Lee Cook

Personal information
- Full name: Lee Cook
- Date of birth: 3 August 1982 (age 43)
- Place of birth: Hammersmith, England
- Height: 5 ft 10 in (1.78 m)
- Position: Winger

Youth career
- 1998: Southampton

Senior career*
- Years: Team / Apps / (Gls)
- 1999: Aylesbury United / 14 / (2)
- 1999–2004: Watford / 59 / (7)
- 2002: → York City (loan) / 7 / (1)
- 2002–2003: → Queens Park Rangers (loan) / 13 / (1)
- 2004–2007: Queens Park Rangers / 119 / (9)
- 2007–2009: Fulham / 0 / (0)
- 2008: → Charlton Athletic (loan) / 9 / (0)
- 2008–2009: → Queens Park Rangers (loan) / 23 / (1)
- 2009–2012: Queens Park Rangers / 27 / (1)
- 2011–2012: → Leyton Orient (loan) / 9 / (1)
- 2012: → Charlton Athletic (loan) / 4 / (0)
- 2012–2013: Leyton Orient / 38 / (5)
- 2014: Apollon Smyrnis / 1 / (0)
- 2014–2015: Barnet / 39 / (8)
- 2015–2016: Eastleigh / 36 / (5)
- Total:  / 398 / (41)

= Lee Cook =

English footballer (born 1982)

Lee Cook (born 3 August 1982) is an English former professional footballer.

==Career==
Born in Hammersmith, London, Cook began his career at Southampton before moving on to non-League club Aylesbury United where he made 19 appearances, of which 14 were in the league, scoring twice, having progressed from the club's youth team.

===Watford===
In 1999, after impressing in a trial period, Cook moved on to Watford. His transfer was the subject of an unsuccessful lawsuit from his former club.

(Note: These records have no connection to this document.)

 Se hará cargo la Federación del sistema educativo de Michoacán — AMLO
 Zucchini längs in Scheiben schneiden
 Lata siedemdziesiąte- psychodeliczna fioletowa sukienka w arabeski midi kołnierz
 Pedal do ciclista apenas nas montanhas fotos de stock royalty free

Cook made his debut against Grimsby Town on 14 April 2001 as a substitute. In his fourth game for Watford he injured his knee, which kept him out of football until the end of the 2001–02 season. Cook spent most of the 2002–03 season on loan. He joined York City on a month's loan in October 2002, which was extended for another month in late October. For York, he made a total of seven appearances and scored twice, with goals against Exeter in the league and Lincoln City in the Football League Trophy. He was subsequently loaned to Queens Park Rangers in December 2002. Cook returned to Watford in March 2003, after QPR manager Ian Holloway had been hoping to sign him permanently. He scored once during 13 starts at Loftus Road. Cook made most his appearances for Watford during the 2003–04 season, playing 45 times.

===Queens Park Rangers===
Cook made no secret of the fact he was a fan of QPR, and he elected to leave Watford to join them at the end of his contract in July 2004. As Cook was under the age of 24 when he moved, and the two clubs failed to agree a fee, a tribunal ordered QPR to pay a fee of £125,000 to Watford. During his five-year spell at Watford he made 64 appearances and scored seven goals.

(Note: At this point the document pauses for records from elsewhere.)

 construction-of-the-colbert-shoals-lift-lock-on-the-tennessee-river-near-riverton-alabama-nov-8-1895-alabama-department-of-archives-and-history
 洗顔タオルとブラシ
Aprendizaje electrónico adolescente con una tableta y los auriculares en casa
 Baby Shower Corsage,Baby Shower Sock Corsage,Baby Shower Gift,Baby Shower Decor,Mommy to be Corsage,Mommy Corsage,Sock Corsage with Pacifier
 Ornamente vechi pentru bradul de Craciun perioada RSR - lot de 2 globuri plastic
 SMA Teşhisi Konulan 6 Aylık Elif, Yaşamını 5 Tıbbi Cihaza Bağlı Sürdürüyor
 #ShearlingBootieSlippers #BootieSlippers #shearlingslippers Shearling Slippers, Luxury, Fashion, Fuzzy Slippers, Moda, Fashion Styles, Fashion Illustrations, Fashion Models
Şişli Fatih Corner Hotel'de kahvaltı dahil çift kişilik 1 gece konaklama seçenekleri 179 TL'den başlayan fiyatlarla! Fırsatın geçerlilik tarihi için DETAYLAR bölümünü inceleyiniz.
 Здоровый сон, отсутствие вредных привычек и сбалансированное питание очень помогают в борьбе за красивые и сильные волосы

Cook's QPR debut came against Watford at Vicarage Road on 9 August 2004 as a second-half substitute. Cook played poorly in the 3–0 defeat and was jeered by the Watford crowd. He was ruled out for six weeks in August 2005 after tearing his lateral knee ligament against Hull City.

Cook played a significant role in QPR's battle to avoid relegation in the 2006–07 season, and he formed a great partnership with striker Dexter Blackstock.

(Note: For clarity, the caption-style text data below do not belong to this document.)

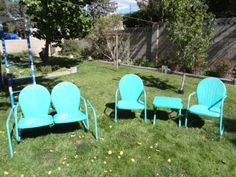 Retro Vintage Porch Lawn Metal Shell Chair all I need now is the table. Vintage Outdoor Furniture, Vintage Patio, Lawn Furniture, Vintage Chairs, Retro Furniture, Retro Vintage, Vintage Stuff, Vintage Kitchen, Metal Patio Chairs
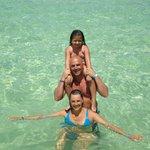 Esta es nuestra familia en la playa del Hotel Iberostar Punta Cana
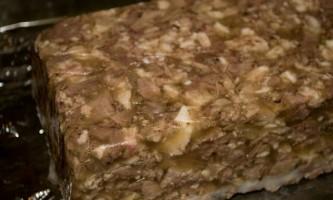 Як приготувати сальтисон в домашніх умовах: м`ясо в шлунку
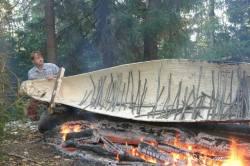 dugout-canoe-vepski-les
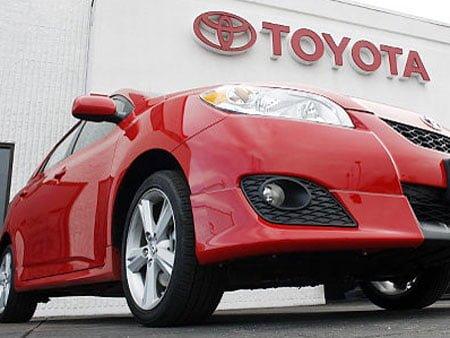 Toyota este iar numarul unu. In 2012, producatorul auto nipon a vandut un numar record de masini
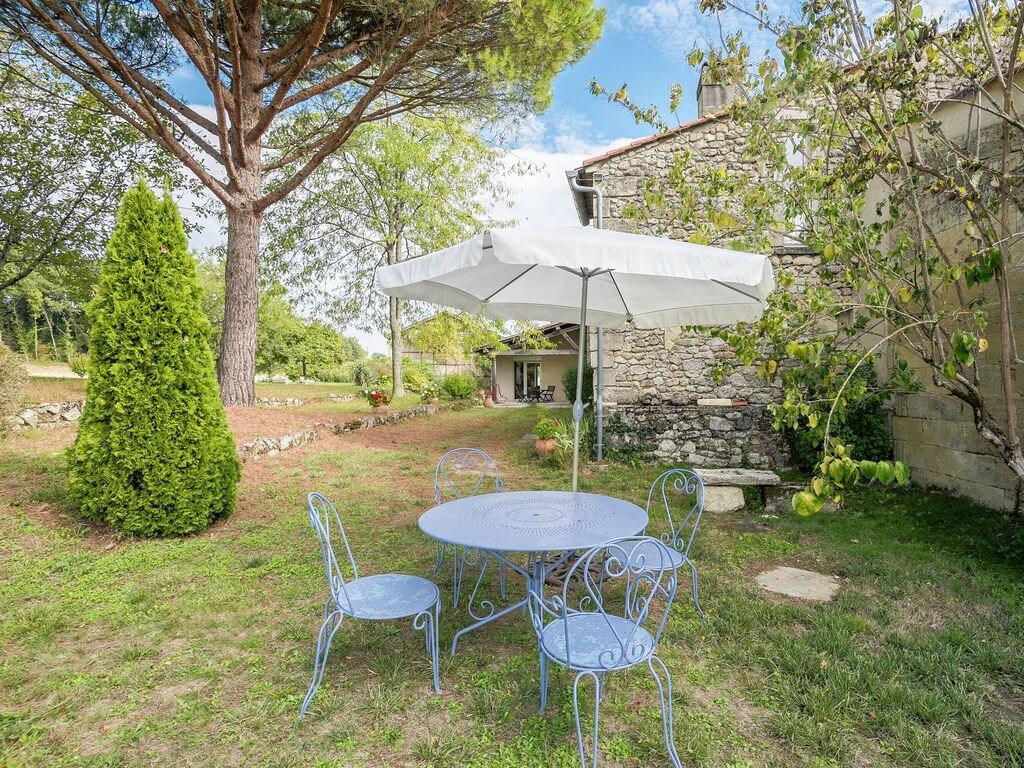 Maison de vacances Gîte avec piscine entouré de vignes (1404888), Lussac, Gironde, Aquitaine, France, image 21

QPR rejected a bid from Fulham for Cook in June 2007, but he eventually joined them for £2.5 million on 19 July 2007, signing a four-year contract. Cook gave his £250,000 signing-on fee to QPR as a parting gift to the club. He joined Charlton Athletic on loan until the end of the 2007–08 season in January 2008. He rejoined former club Queens Park Rangers on loan for the 2008–09 season in July 2008, with a view to a permanent move. Fulham manager Roy Hodgson confirmed on 5 December that Cook would sign a permanent contract with Queens Park Rangers for a fee of £850,000, which could rise to £1.2 million. He completed the move on 8 January 2009, signing a three-year contract, for an undisclosed fee.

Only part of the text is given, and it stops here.